Another area of concern is the potential impact of the directions given to the study participants. Certainly, the instructions chosen for this study, “does this person have an eye turn,” may have biased the lay observer's judgments. The wording of our directions specifically told the participants to examine the pictures for the possibility of an eye turn. The focus on the potential existence of an eye turn likely made our participants more likely to suspect an eye turn than if the directions were more vague or general. This may partly explain our false-positive rate of 31.03%. An alternative directional set such as, “what, if anything, is wrong with this person's face” would have likely yielded different results.
Furthermore, the proportion of pictures depicting an eye turn in the study can affect a person's judgments. In the natural world, most people are not strabismic, and it is likely that an observer's tendency is to assume that people are not strabismic unless an eye turn is obvious. However, when subjects are asked to make this judgment among a series of pictures that mostly contain a person with a significant eye turn, they may be more likely to judge an eye to be turned. This effect may partly explain why there was a 31.03% response rate of “yes, this person has an eye turn” for the ortho pictures.
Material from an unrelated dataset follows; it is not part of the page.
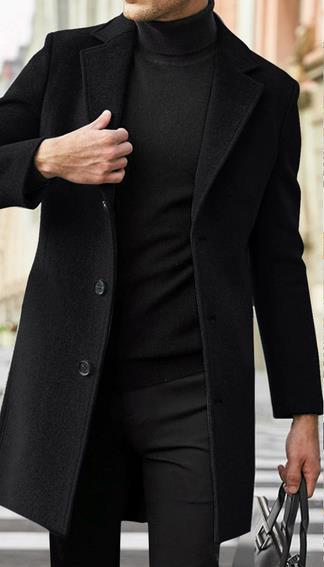 Man in a black single-breasted mid-length coat with notch lapel holding a bag on a city street, size XXXL option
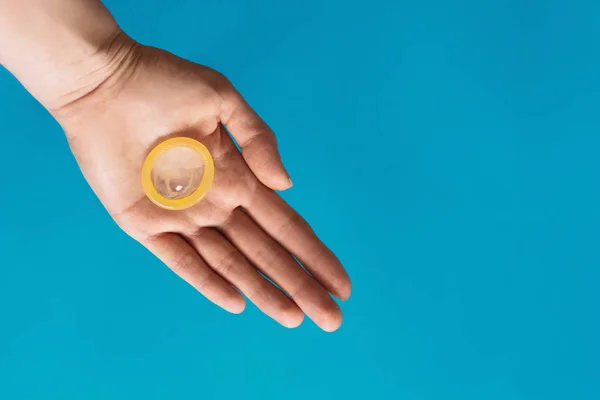 Preservativo na mão sobre fundo azul — Fotografia de Stock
The results of our study may not accurately detect a lay observer's ability to detect strabismus in the real world because our participants were aware they were looking for strabismus. However, they may still be beneficial to predict satisfaction among patients who have undergone strabismus treatment and are concerned about cosmesis. This is because patients who have undergone strabismus treatment are often being “judged” by people who knew they had an eye turn and therefore are also looking for the strabismus as our participants were doing.
At this point, it is clear that additional research is needed if we are truly to pinpoint the amount of strabismus that is socially apparent to lay observers. For several reasons, it is likely that our study has resulted in strict guidelines; in the real world, the ability of lay observers to detect strabismus is not as good. Although the exact magnitude for socially apparent strabismus may be difficult to ascertain, the demonstrated difference between esotropia and exotropia is still valuable information that could have an impact on future research concerning strabismus treatment and clinical management of strabismus. We are currently working on additional research in this area to investigate the impact of ethnicity, age, and gender of the model, instructional set, and picture size on the threshold of detection.
This study was presented at the 2002 meeting of the American Academy of Optometry.